Too often I’m guilty of considering Williamson in a theoretical sense. What he can be instead of who he is on a regular basis. My belief in his potential is not without evidence, though. Before he suffered a hamstring injury in the fourth quarter of last year’s play-in against the Los Angeles Lakers, Williamson finished that game—the most consequential in a career that’s never experienced the playoffs—with 40 points, 11 rebounds, and five assists in 37 minutes. It was an enthralling performance, especially this sound-barrier-breaking bull rush that ended the first half:
It was also a performance that the Pelicans waited five years to see. Now, we might wistfully, somewhat justifiably, wonder whether it’ll go down as the peak of his career. This is not an indictment of Zion’s talent. He can obviously make his third All-Star team this season. Few are more irrepressible at their peak.
With several of his most important teammates out of the lineup, the next few weeks will be a fascinating test for Williamson. Can he reassert himself as a palpable oddity who logs eye-popping numbers and leverages all the attention that defenses give him to prop everyone else up a level?
As someone whose on-court disposition toggles between exasperating lifelessness and abrupt fury, Zion must seize the opportunity before New Orleans’s playoff hopes go down the drain. This isn’t dramatic: A slow start in the Western Conference can end a season before it starts.
In an impressive 31-point showing against the Warriors last week, Williamson’s ability to create and make exceptionally difficult shots reaffirmed the limitless expectations that have surrounded him since he was introduced to the general public as a teenager. He attacked early and often, making immediate decisions and powerful bursts into the paint. That continued in a win over the Pacers last Friday night, when Zion had 34 points and 10 assists while shooting 70 percent from the floor. Indiana spent portions of the game guarding him with one defender (usually Myles Turner or Obi Toppin), which essentially confirmed what was already known to be a hopeless strategy.
He’s a willing passer—not enough can be said about his alert playmaking ability—and there are plenty of examples when Zion sees a wall, quickly moves the ball, and trusts teammates to exploit a compromised defense. (According to Sportradar, Indiana allowed a whopping 1.82 points per chance when its shell defense was compact—a.k.a. when it packed the paint.)
In crunch time, Williamson and Brandon Ingram shimmered in a two-man game that functioned in myriad ways all over the floor, whether Zion was setting an empty-corner drag screen or Ingram was at the right elbow, forcing the Pacers to make a difficult split-second decision as Zion came barreling into the paint with his left hand.

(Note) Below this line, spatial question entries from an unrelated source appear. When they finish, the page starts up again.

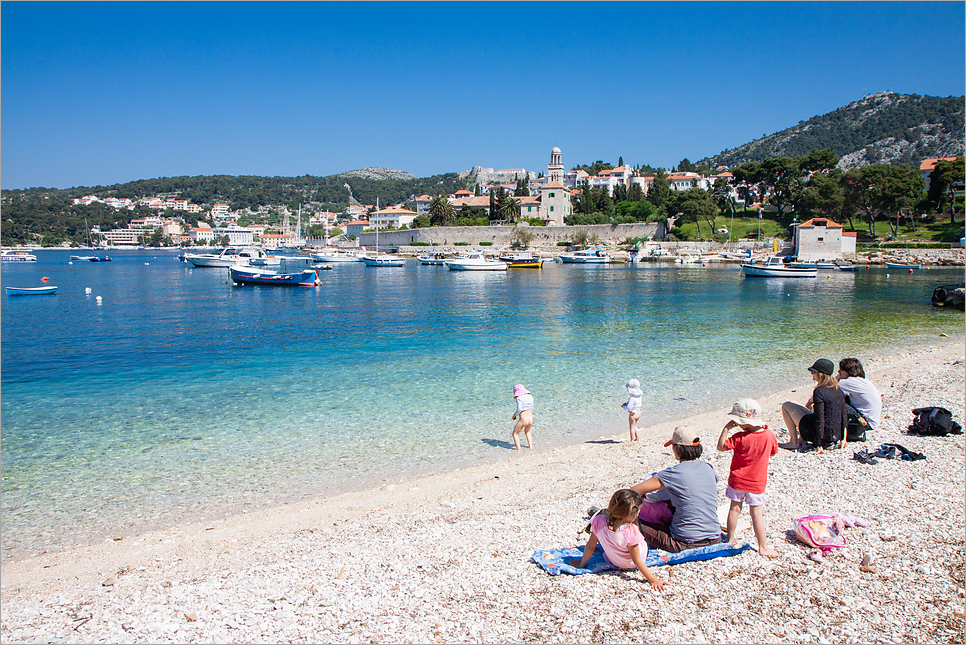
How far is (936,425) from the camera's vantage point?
25.1 ft

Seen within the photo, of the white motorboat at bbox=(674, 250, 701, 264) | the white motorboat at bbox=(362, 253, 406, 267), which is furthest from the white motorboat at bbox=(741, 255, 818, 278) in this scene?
the white motorboat at bbox=(362, 253, 406, 267)

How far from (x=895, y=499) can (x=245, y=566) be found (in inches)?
242

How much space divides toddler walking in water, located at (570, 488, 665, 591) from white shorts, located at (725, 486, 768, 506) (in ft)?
3.09

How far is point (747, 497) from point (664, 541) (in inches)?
31.1

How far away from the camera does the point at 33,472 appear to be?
812 centimetres

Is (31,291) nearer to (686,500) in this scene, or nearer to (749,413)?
(686,500)

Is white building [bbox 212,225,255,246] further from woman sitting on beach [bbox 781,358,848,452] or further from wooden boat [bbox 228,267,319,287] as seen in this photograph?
woman sitting on beach [bbox 781,358,848,452]

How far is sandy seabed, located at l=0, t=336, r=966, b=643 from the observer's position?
12.5ft

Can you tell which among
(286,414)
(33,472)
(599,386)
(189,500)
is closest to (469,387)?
(599,386)

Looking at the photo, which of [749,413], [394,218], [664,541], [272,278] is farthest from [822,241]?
[394,218]

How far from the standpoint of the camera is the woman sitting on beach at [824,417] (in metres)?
7.01

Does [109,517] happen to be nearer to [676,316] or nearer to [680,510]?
[680,510]

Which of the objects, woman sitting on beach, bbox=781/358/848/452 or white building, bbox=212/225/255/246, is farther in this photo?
white building, bbox=212/225/255/246

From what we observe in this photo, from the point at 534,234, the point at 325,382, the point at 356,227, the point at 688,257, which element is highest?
the point at 356,227
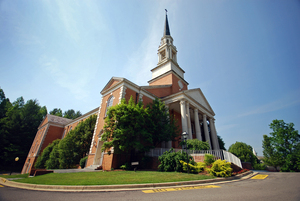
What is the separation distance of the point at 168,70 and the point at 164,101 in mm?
9088

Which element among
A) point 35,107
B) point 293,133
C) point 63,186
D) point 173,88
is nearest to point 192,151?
point 63,186

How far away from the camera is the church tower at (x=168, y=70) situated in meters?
25.9

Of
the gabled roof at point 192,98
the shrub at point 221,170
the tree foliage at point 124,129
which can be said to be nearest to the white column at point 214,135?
the gabled roof at point 192,98

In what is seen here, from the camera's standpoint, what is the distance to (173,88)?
24.5 m

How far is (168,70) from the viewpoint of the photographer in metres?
26.8

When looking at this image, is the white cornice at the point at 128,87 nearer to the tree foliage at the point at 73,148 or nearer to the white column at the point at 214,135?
the tree foliage at the point at 73,148

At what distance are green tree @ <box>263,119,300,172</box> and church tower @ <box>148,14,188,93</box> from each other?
1923cm

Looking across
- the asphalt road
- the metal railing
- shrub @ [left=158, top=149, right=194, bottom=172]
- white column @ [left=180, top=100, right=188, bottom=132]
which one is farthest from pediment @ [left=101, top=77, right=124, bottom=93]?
the asphalt road

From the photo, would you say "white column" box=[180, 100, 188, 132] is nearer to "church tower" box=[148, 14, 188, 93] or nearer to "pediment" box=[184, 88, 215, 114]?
Result: "pediment" box=[184, 88, 215, 114]

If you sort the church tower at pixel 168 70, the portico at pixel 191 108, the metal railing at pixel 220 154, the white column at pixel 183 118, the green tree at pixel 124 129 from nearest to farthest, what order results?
the metal railing at pixel 220 154, the green tree at pixel 124 129, the white column at pixel 183 118, the portico at pixel 191 108, the church tower at pixel 168 70

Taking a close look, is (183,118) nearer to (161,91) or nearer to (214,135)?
(161,91)

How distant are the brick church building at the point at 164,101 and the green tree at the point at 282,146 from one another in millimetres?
10710

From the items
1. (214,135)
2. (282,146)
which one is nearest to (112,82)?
(214,135)

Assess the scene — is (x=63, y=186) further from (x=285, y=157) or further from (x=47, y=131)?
(x=47, y=131)
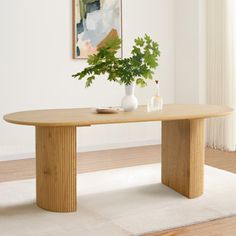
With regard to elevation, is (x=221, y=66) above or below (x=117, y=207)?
above

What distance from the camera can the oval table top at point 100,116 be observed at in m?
3.05

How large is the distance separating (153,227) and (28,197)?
44.0 inches

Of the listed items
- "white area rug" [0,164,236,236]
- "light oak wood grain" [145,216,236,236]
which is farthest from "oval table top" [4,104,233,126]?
"light oak wood grain" [145,216,236,236]

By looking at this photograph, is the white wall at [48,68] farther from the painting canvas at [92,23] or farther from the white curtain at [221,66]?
the white curtain at [221,66]

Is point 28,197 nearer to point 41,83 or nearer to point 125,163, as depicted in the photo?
point 125,163

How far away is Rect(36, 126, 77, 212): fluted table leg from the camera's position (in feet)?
10.5

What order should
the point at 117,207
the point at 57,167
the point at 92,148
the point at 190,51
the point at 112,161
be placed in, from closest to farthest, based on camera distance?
the point at 57,167 < the point at 117,207 < the point at 112,161 < the point at 92,148 < the point at 190,51

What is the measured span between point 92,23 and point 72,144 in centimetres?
271

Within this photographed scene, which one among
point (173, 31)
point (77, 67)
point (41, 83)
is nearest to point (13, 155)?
point (41, 83)

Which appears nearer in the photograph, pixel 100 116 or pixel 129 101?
pixel 100 116

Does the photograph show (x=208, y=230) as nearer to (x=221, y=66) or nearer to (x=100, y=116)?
(x=100, y=116)

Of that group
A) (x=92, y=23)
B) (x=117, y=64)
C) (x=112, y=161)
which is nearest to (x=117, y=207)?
(x=117, y=64)

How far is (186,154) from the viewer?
11.9 feet

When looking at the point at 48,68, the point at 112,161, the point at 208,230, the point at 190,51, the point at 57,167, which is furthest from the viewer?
the point at 190,51
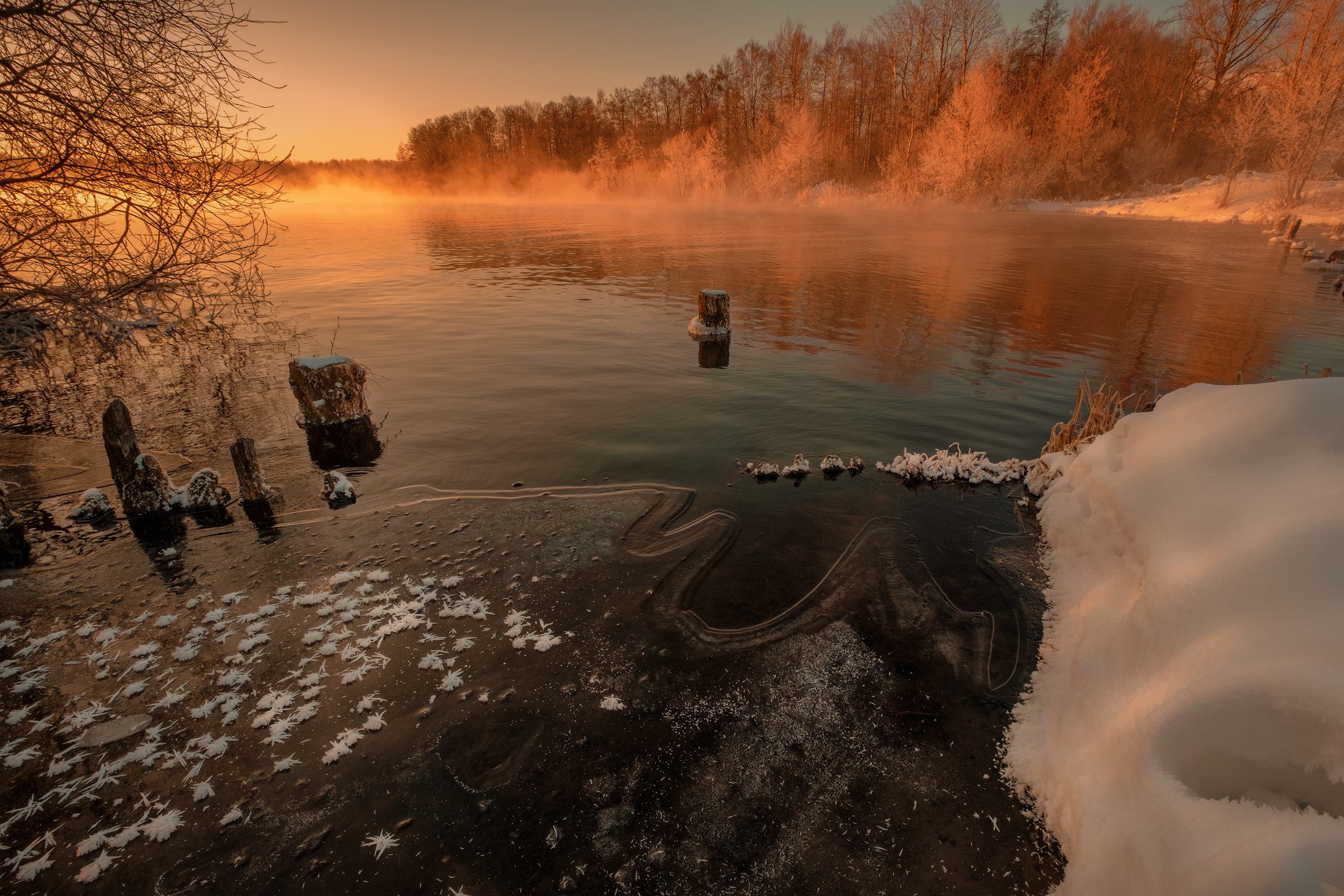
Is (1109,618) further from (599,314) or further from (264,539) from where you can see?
(599,314)

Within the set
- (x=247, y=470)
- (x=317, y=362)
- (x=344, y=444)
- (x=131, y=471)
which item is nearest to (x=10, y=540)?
(x=131, y=471)

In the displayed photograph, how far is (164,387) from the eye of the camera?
11820 mm

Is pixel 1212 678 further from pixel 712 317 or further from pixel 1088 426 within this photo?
pixel 712 317

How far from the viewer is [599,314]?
18438 millimetres

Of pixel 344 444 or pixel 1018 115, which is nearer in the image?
pixel 344 444

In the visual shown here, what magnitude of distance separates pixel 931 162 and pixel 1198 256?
35.3m

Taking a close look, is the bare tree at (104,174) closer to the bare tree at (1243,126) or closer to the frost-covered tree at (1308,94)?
the frost-covered tree at (1308,94)

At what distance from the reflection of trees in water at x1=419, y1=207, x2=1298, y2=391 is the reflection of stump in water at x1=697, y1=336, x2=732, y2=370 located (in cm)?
124

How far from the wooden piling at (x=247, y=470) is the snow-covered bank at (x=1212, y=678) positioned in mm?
8389

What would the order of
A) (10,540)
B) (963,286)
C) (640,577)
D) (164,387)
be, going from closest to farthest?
(640,577)
(10,540)
(164,387)
(963,286)

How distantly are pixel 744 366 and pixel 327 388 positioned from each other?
8512mm

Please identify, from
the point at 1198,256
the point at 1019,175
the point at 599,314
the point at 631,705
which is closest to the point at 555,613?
the point at 631,705

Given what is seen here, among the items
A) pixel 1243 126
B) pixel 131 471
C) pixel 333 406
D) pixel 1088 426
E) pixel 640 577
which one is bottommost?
pixel 640 577

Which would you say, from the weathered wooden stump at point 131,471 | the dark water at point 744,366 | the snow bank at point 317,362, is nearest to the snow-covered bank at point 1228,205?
the dark water at point 744,366
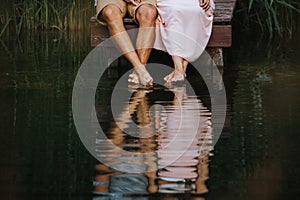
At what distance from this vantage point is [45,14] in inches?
392

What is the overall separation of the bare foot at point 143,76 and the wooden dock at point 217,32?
55cm

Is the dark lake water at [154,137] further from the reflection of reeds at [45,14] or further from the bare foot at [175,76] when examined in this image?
the reflection of reeds at [45,14]

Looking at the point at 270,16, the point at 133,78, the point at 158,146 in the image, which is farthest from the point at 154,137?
the point at 270,16

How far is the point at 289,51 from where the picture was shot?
888cm

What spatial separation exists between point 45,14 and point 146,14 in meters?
2.75

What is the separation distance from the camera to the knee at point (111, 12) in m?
7.41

All of this is fantastic if you’re New Orleans. It’s also bittersweet and makes you wonder what this roster can be at full strength, with more spacing and live-dribble options. Whether he’s setting a ball screen or operating with a live dribble, Williamson’s power, speed, and gravity may just make some of those units unguardable.
At the same time, he isn’t a willing or able outside shooter, doesn’t make his free throws, and has to deal with defenders who regularly sag off him by several feet. We don’t know how that would translate in the playoffs because Williamson has literally never made it that far. But those exact limitations tend to be an Achilles’ heel in that type of environment.
It leads to predictability and a maddening internal conflict. Sometimes he’s too passive; sometimes he’s too obstinate and impatient, attacking a crowd that knows he wants to put his head down and forge ahead with his dominant hand. Per Sportradar, so far this season, Zion is tied for ending the most plays driving to his left, while a league-high 16 of his shots have been blocked. Striking that right balance isn’t easy, but the Pelicans need it every night. And at the end of the day, regardless of whatever unfortunate circumstance they find themselves in, that’s what superstars do. Soon enough, we’ll know whether Zion is one.